Sorafenib is indicated as a first-line systemic agent for unresectable and advanced HCC [28]. However, sorafenib has modest effect on tumor shrinkage. What’s worse, many patients are quite refractory to sorafenib after long-term use [29]. Emerging evidence indicated tyrosine kinase inhibitor (TKI), regorafenib, as a potential treatment option in patients with unresectable HCC who had previously failed first-line treatment with sorafenib [30]. In addition, current clinical practice also demonstrated the synergistic antitumor efficacy of immune checkpoint inhibitors (ICI) with TKI [31]. Nevertheless, it will be enhanced in the future with different available drugs and a better understanding of the synergy will hopefully help us to tackle down HCC lethality.
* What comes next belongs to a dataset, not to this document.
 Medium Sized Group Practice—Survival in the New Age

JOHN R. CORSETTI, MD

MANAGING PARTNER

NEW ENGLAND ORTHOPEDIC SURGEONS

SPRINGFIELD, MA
In this study, we propose whether CLTA inhibitor could synergy with sorafenib to inhibit HCC PDXs progression. Indeed, the blockade of sEV uptake by Pitstop 2 could effectively inhibit the growth of HCC PDXs that express CLTA. When combined with sorafenib, Pitstop 2 further increased the therapeutic effect in inhibiting PDXs tumor growth. Therefore, the blockade of CLTA could be a way to improve the current therapeutics for HCC treatment.

In conclusion, the present study demonstrated the role of CLTA in HCC progression in mediating sEV uptake via CAPG. Additionally, frequent overexpression of CLTA was observed in HCC and correlates with worse overall survival. This study also provides insights into a new therapeutic strategy by inhibiting CLTA and blocking its mediated effect on sEV uptake.